Re: [RFC][PATCH] mips: Fix arch_spin_unlock()

From: Will Deacon
Date: Tue Feb 02 2016 - 12:51:33 EST


On Tue, Feb 02, 2016 at 09:30:26AM -0800, Linus Torvalds wrote:
> On Tue, Feb 2, 2016 at 1:34 AM, Boqun Feng <boqun.feng@xxxxxxxxx> wrote:
> >
> > Just to be clear, what Will, Paul and I are discussing here is about
> > local transitivity,
>
> I really don't think that changes the picture.

For the general point about mixed methods, perhaps not, but it does
mean that we can't describe all of the issues using fewer than three
processors.

> Given that
>
> (a) we already mix ordering methods and there are good reasons for
> it, and I'd expect transitivity only makes that more likely
>
> (b) we expect transitivity from the individual ordering methods
>
> (c) I don't think that there are any relevant CPU's that violate this anyway
>
> I really think that not expecting that to hold for mixed accesses
> would be a complete disaster.
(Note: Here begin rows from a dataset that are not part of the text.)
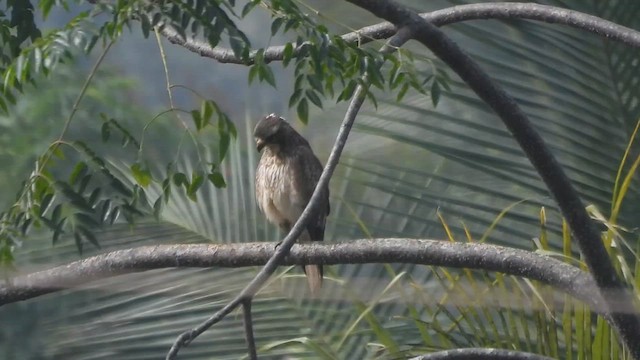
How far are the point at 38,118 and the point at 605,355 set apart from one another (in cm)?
477

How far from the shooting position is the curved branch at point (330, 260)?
2.73 m

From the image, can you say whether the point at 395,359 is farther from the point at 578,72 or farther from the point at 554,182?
the point at 578,72

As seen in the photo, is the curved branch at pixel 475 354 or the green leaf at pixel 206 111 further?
the curved branch at pixel 475 354

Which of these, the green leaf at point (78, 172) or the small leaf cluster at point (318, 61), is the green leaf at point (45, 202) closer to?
the green leaf at point (78, 172)

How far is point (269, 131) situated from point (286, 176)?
0.15 meters

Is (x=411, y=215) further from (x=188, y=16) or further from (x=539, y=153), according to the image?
(x=188, y=16)

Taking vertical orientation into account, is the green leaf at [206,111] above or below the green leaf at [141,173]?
above

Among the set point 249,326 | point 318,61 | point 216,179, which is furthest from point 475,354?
point 318,61

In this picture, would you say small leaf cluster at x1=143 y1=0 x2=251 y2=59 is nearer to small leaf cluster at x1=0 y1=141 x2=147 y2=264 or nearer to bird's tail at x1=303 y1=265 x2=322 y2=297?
small leaf cluster at x1=0 y1=141 x2=147 y2=264

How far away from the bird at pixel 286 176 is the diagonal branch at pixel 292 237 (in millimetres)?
1680

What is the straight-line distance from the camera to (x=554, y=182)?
8.89 feet

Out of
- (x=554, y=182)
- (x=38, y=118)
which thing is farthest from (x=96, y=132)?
(x=554, y=182)

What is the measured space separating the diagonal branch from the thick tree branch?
46mm

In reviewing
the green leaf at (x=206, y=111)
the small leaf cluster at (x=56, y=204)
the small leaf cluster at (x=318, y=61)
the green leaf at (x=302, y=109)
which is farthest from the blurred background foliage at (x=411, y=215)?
the small leaf cluster at (x=56, y=204)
It will confuse the hell out of people.
>
> And the basic argument really stands: we should make the memory
> ordering expectations as strong as we can, given the existing relevant
> architecture constraints (ie x86/arm/power).
>
> If that then means that some other architecture might need to add
> extra serialization that that architecture doesn't _want_ to add,
> tough luck. I absolutely hate the fact that alpha forced us to add
> that crazy read-depends barrier, and I want to discourage that a lot.
>
> In fact, I'd be willing to strengthen our existing orderings just in
> the name of sanity, and say that "rcu_dereference()" should just be an
> acquire, and say that if the architecture makes that more expensive,
> then who the hell cares? I have not been very happy with the "consume"
> memory ordering discussions for C++. Yes, it would hurt pre-lwsync
> power a bit, and it would hurt 32-bit arm, but enough that we should
> have the headache of the existing semantics?

Given that the vast majority of weakly ordered architectures respect
address dependencies, I would expect all of them to be hurt if they
were forced to use barrier instructions instead, even those where the
microarchitecture is fairly strongly ordered in practice.

Even load-acquire on ARMv8 has more work to do than a plain old address
dependency, so I'd be sad to see us upgrading rcu_dereference like this,
particularly when its a relatively uncontentious, easy to understand
part of the kernel memory model.

As far as I understand it, the problems with "consume" have centred
largely around compiler and specification issues, which we don't have
with rcu_dereference (i.e. we ignore thin-air and use volatile casts
/barrier() to keep the optimizer at bay).

Will